• SHORT TASK:
According to the text on tokenizing, which flag is currently defined in tok.h, and what does it make the tokenizer do with matching text?

• EXTRACT TO READ:

:::::

Tokenizing

"Tokenizing" is the process of scanning a string of characters, such as a line of text that the user types at a command prompt, and converting the character string into a list of words and punctuation marks.  Each item in this list is called a "token."  During parsing, we wish to deal with tokens, not directly with the original character string; it's much easier and faster to work with tokens.  To parse a string, we must find word boundaries, skip whitespace, and find matching delimiters (such as quotes and parentheses); we do all of this work in advance, when we tokenize the string, so that we don't have to do it repeatedly while analyzing the syntax of the command.

 

TADS 3 has no built-in tokenizer.  Instead, the standard library provides a class called "Tokenizer" that does this job.  An author can create a custom tokenizer, if desired, but in most cases this shouldn't be necessary, because the standard Tokenizer class allows for fairly extensive customization with a declarative set of "rules."

Calling the Tokenizer

To use the Tokenizer class, include the header file "tok.h" in your source code and link "tok.t" into your program.  To use the default rules defined in the class, simply use the class directly; to tokenize a string, make a call like this:

 

  local str, tokList;
 
  str = inputLine();
  tokList = Tokenizer.tokenize(str);

 

The tokenize() method scans the string and converts it into a list of tokens.  The return value is a list consisting of two sublists.  The first sublist is a list of token strings; the second sublist is a list of the corresponding token types.  The two sublists always have the same length, because an element of the first sublist corresponds to the item in the second sublist at the same index.

 

A "token type" is simply an enum token value.  The default Tokenizer rules produce tokens of type tokPunct (punctuation marks), tokWord (words), tokString (strings), and tokInt (integer numbers).

 

The following code displays the text of each token in a string:

 

  for (local i = 1, local cnt = tokList[1].length() ; i <= cnt ; ++i)
    "[<<i>>] = <<tokList[1][i]>>\n";
Customizing the Tokenizer

You can customize the rules the Tokenizer class uses.  To do this, subclass Tokenizer and override the rules_ property.  This property's value must be a list of lists.  Each sublist consists of four elements:  a regular expression, specifying a pattern to match; a token type, which is the enum token value to assign to tokens matching the regular expression; an integer giving flag values for the token type; and a conversion rule, specifying how the token text to be stored in the result list is obtained.

 

There is currently only one flag defined (in tok.h): TOKFLAG_SKIP.  If this flag is included in a rule's flags, it indicates that the rule does not add anything to the result list.  Instead, when the tokenizer matches text to this rule, it simply discards the matching text.  This is useful for skipping characters that are meaningful only for separating other tokens, such as whitespace characters.

:::::

• INFORMATION GIVEN:

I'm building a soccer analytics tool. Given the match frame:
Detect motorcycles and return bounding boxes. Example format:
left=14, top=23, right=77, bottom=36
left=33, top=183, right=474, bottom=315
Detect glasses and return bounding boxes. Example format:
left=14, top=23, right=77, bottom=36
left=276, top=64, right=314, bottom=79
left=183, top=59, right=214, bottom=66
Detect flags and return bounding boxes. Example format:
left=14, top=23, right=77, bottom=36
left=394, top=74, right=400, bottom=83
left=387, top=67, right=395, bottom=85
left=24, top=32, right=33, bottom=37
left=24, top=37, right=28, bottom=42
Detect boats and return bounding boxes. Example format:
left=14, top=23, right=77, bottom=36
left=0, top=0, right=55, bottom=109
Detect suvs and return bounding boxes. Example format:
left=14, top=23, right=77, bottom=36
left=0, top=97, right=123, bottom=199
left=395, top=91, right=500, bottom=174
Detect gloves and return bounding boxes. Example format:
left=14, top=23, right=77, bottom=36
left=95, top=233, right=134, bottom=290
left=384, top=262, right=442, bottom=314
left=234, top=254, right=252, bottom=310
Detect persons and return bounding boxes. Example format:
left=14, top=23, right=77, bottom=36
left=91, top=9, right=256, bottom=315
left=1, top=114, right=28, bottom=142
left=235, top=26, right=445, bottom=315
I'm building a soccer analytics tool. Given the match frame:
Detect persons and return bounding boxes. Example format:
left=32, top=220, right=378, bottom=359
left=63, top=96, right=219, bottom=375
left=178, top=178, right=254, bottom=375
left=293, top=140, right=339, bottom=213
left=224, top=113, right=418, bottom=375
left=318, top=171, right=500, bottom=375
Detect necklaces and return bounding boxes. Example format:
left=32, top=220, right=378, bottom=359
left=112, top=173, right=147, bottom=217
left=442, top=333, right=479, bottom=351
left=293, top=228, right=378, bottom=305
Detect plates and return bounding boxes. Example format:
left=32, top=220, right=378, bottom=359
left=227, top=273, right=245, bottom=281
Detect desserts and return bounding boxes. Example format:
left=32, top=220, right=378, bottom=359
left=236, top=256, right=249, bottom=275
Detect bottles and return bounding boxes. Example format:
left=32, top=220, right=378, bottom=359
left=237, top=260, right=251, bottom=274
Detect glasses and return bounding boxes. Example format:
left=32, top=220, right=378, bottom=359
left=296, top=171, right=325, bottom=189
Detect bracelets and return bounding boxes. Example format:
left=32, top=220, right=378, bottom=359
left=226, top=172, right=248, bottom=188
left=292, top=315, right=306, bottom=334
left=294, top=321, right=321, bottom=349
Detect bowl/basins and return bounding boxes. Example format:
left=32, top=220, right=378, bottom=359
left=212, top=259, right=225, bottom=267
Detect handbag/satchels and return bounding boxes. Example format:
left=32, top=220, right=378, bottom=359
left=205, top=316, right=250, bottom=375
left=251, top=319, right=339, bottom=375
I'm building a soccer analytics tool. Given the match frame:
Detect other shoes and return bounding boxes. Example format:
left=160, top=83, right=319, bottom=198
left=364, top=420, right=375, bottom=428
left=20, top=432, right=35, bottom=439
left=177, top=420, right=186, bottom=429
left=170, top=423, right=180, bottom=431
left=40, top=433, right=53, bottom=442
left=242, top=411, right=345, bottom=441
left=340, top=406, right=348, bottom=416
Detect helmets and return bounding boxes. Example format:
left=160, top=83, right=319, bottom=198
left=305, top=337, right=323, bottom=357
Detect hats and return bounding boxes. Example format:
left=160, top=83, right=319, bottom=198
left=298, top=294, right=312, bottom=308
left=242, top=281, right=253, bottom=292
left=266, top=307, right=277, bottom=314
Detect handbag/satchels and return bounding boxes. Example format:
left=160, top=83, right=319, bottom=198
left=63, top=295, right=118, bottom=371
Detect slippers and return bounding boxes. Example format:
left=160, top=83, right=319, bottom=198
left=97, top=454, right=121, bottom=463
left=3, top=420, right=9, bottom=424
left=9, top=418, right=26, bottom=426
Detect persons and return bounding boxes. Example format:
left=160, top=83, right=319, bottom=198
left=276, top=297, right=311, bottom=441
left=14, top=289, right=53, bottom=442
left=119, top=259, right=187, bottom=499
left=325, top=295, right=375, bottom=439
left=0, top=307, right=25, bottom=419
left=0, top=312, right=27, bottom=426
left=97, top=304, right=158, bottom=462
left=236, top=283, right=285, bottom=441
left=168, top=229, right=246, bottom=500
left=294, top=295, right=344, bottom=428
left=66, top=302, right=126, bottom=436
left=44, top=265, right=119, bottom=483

:::::

• REPLY:
TOKFLAG_SKIP, which makes the tokenizer discard the matching text instead of adding anything to the result list.